# Heeeeeeeere's GiggleFairy!



## GiggleFairy (Aug 30, 2010)

*waves to everyone*


I'm baaaack! Surgery went FANTASTIC! You all wouldn't believe the amazing difference in my leg. I look at it and smile.  Matter of fact, of all the scenarios I was up against, mine turned out (unexpectedly) to be the easiest of all. I was only in surgery for 30 minutes - a SMALL fraction of the time we thought I'd be in surgery. It went so well that I even got discharged after I woke up. As I was receiving my discharge instructions and packing up, my heart started messing up. (I'm a heart patient - for 24 years.) So . . . the anesthesiologist wouldn't release me and had me admitted to the Telemetry unit. I stayed there a couple of days and they found that my Potassium level had bottomed out. After a few rounds of potassium, my levels came back up and they let me come home. 

As far as my leg goes, I am in pain, but it's nowhere near the pain I was in initially and it's a different kind of pain as well. The doc removed the screw, turned my foot/ankle on the rod in my tibia and placed the screw back in. He and several others looked at the placement and it was exact, but still didn't look quite right, so he went up my leg and 'lo and behold - it was the good 'ole hip. He put my hip back in place and viola! (I had complained in the ER of hip pain when I initially broke my leg, but obviously the bone sticking through the front of my leg and tibial artery gushing blood like a fountain took precedent for action.)

My doc also told my mother that when he takes my staples/stitches out that he's going to have me up and walking with therapy, so he wasn't kidding when he said this wasn't going to be much of a set-back. I'm so thrilled! I'm used to the heart issues, so that aside, I couldn't have asked for a better surgery. PRAISE GOD!

▶ RECORD EXCERPTS:
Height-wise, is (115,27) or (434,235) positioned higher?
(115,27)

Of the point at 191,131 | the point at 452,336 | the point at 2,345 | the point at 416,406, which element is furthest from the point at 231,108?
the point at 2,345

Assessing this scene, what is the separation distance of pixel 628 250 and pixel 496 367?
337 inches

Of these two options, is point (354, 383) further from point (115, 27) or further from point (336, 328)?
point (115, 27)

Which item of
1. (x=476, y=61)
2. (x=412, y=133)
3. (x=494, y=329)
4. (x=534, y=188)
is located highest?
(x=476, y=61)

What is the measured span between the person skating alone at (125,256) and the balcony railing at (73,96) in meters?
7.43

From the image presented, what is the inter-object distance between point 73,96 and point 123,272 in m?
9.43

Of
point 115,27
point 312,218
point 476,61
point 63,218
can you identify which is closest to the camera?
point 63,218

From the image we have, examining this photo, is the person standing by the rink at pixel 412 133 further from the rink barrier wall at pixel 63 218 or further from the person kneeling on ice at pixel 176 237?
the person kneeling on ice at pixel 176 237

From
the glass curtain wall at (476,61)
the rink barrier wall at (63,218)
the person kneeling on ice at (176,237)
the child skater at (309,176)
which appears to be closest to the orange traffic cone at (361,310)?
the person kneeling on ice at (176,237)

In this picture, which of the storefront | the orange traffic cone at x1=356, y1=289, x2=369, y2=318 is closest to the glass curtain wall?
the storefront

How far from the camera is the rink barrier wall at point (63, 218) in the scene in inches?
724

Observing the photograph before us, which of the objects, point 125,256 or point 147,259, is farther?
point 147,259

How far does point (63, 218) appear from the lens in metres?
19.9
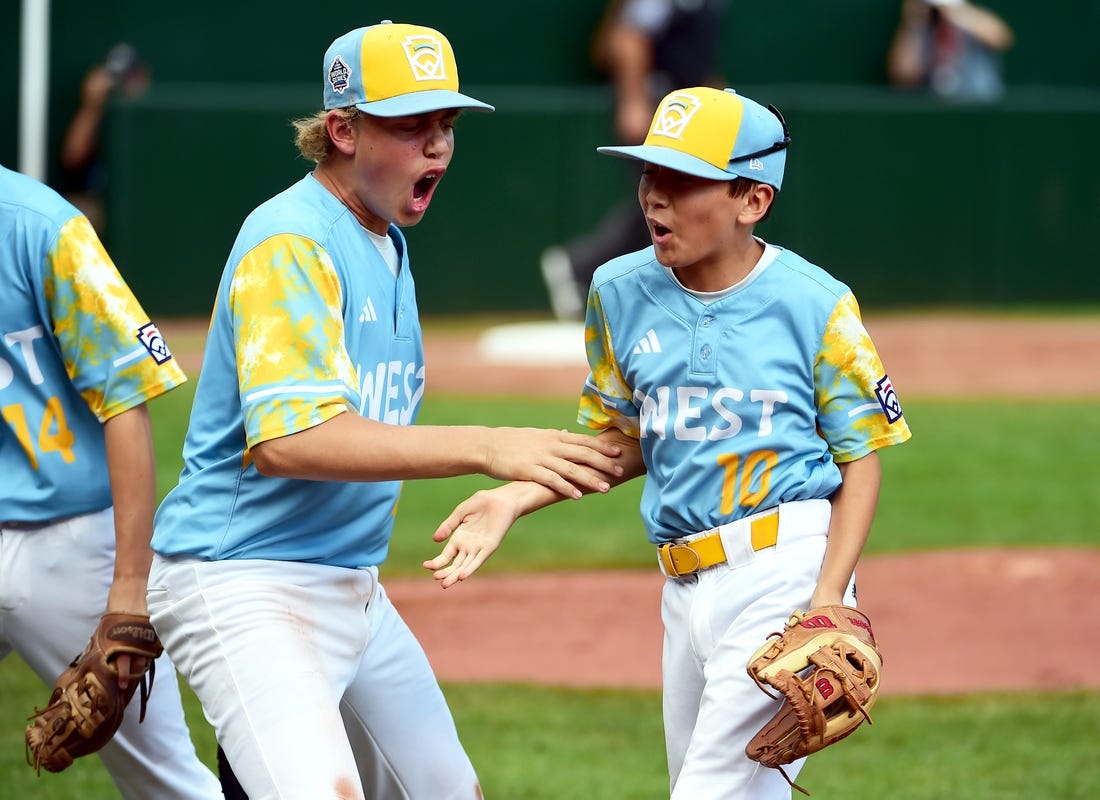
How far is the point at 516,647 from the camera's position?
285 inches

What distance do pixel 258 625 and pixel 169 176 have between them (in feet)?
40.5

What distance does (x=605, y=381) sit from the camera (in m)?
3.65

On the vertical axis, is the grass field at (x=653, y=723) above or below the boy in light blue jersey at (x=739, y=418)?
below

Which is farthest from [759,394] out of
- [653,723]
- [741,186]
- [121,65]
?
[121,65]

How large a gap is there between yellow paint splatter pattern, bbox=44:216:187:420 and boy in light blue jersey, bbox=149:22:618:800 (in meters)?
0.31

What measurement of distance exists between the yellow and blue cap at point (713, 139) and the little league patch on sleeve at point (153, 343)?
3.47 feet

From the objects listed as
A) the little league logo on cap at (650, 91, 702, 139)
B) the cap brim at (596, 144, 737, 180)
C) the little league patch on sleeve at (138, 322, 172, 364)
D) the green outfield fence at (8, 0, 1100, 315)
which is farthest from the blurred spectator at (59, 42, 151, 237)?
the cap brim at (596, 144, 737, 180)

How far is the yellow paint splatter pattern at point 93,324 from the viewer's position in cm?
358

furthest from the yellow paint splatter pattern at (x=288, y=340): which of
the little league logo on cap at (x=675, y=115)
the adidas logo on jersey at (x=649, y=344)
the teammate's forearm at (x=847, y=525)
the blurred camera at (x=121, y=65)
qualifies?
the blurred camera at (x=121, y=65)

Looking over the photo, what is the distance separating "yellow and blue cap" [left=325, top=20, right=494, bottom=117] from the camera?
3.28 meters

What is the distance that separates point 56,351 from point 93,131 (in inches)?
467

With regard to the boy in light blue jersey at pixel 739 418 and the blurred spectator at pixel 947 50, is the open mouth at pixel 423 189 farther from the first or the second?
the blurred spectator at pixel 947 50

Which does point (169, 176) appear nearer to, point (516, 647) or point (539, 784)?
point (516, 647)

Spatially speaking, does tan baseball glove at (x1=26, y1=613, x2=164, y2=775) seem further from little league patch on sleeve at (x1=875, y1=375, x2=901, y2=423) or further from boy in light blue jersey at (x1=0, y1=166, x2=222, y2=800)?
little league patch on sleeve at (x1=875, y1=375, x2=901, y2=423)
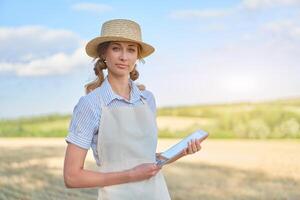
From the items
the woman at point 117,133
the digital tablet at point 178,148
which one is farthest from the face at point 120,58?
the digital tablet at point 178,148

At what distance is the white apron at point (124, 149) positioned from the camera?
1466 millimetres

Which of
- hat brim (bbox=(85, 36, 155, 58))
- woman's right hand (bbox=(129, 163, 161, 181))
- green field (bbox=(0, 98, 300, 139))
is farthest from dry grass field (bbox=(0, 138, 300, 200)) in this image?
woman's right hand (bbox=(129, 163, 161, 181))

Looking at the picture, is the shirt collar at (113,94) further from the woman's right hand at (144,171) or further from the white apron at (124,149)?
the woman's right hand at (144,171)

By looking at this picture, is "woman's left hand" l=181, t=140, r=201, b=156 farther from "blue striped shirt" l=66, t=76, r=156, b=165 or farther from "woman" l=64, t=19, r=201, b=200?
"blue striped shirt" l=66, t=76, r=156, b=165

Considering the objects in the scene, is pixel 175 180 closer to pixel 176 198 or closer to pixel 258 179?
pixel 176 198

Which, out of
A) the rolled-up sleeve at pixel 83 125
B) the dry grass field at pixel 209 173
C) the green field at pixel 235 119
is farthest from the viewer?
the green field at pixel 235 119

▶ YOUR TASKS:
1. Please copy the part of the surgery update post between "# Heeeeeeeere's GiggleFairy!" and "me come home.", inclusive.
2. In the surgery update post, what level was found to have bottomed out during the stay in the Telemetry unit?
3. Pick up the surgery update post after its final sentence and continue writing it.

▶ YOUR WRITTEN ANSWERS:
1.
# Heeeeeeeere's GiggleFairy!



## GiggleFairy (Aug 30, 2010)

*waves to everyone*


I'm baaaack! Surgery went FANTASTIC! You all wouldn't believe the amazing difference in my leg. I look at it and smile.  Matter of fact, of all the scenarios I was up against, mine turned out (unexpectedly) to be the easiest of all. I was only in surgery for 30 minutes - a SMALL fraction of the time we thought I'd be in surgery. It went so well that I even got discharged after I woke up. As I was receiving my discharge instructions and packing up, my heart started messing up. (I'm a heart patient - for 24 years.) So . . . the anesthesiologist wouldn't release me and had me admitted to the Telemetry unit. I stayed there a couple of days and they found that my Potassium level had bottomed out. After a few rounds of potassium, my levels came back up and they let me come home.

2. The potassium level.

3.
OH! One other thing I forgot to mention - my mother, Witch Hazel, is the eternal pessimist. She "got onto me" for picking on my surgeon about shaving my legs. When I had the initial accident, I'd just bought razors and Nair to make myself silky smooth. I'd joked around with the doc as they were knocking me out in the OR for my first surgery about waking up to shaved legs. I even offered him a tip.  Well . . . didn't happen. So, in typical Giggle Fairy fashion I harassed him at my follow-up appointments. His response? "I didn't have time." Okay, I thought. My legs were a hairy mess, he was the "on-call" doctor, this was an emergency/trauma level 1 ordeal . . . eh, I'll let him slide. BUT, since this surgery was planned, I told him NO EXCUSES! And to my disappointment, I accidentally left my toe nail polish in the car, but would settle with shaved legs. He laughed. Of course Witch Hazel baulked.

Well guess what? When I woke up from my SHORT surgery (YAY!) feeling good (YAY!) I had . . . . . . . . . . SHAVED LEGS!!! When my doc checked on me the next day, he picked on me for not going home as soon as he let me go and said he even shaved my legs for a hot date. He said if my heart didn't start acting right that by the time I got home I'd have stubble. So you tell me - I think we all had fun with the whole hairy legs situation. A little fun and laughter never hurt anyone! I just wish Witch Hazel could somehow pull the broomstick out of her butt and lighten up.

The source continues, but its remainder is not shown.